TASK INSTRUCTIONS
Transcribe every one of the records below word for word, leaving out the pictures.

DATASET ROWS

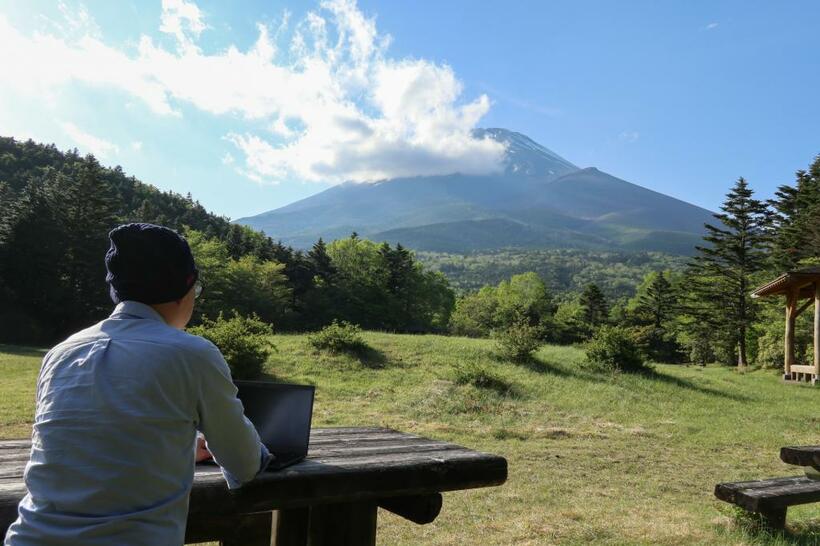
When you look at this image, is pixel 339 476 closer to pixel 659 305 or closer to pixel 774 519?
pixel 774 519

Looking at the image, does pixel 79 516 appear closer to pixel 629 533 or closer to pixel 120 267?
pixel 120 267

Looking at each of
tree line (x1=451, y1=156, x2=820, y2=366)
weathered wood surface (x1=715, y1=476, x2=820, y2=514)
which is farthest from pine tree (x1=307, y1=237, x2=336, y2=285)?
weathered wood surface (x1=715, y1=476, x2=820, y2=514)

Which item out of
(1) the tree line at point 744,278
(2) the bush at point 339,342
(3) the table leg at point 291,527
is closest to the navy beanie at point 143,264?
(3) the table leg at point 291,527

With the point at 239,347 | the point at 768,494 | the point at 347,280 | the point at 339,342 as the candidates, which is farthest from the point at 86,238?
the point at 768,494

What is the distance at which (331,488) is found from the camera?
1874 millimetres

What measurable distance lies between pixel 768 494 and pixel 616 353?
34.1 feet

COMPLETE ANSWER
When you look at this image, is pixel 339 476 closer to pixel 659 305 or closer to pixel 774 519?
pixel 774 519

Looking at the image, does pixel 79 516 appear closer to pixel 629 533 or closer to pixel 120 267?
pixel 120 267

Looking at each of
tree line (x1=451, y1=156, x2=820, y2=366)
weathered wood surface (x1=715, y1=476, x2=820, y2=514)
which is farthest from pine tree (x1=307, y1=237, x2=336, y2=285)?
weathered wood surface (x1=715, y1=476, x2=820, y2=514)

Which item out of
(1) the tree line at point 744,278
(2) the bush at point 339,342
(3) the table leg at point 291,527
is closest to the navy beanie at point 143,264?
(3) the table leg at point 291,527

With the point at 239,347 | the point at 768,494 | the point at 347,280 | the point at 339,342 as the candidates, which is farthest from the point at 86,238?
the point at 768,494

What is the distance at which (331,488) is found from the camera?
1874 millimetres

What measurable distance lies between pixel 768 494 and pixel 616 353?
34.1 feet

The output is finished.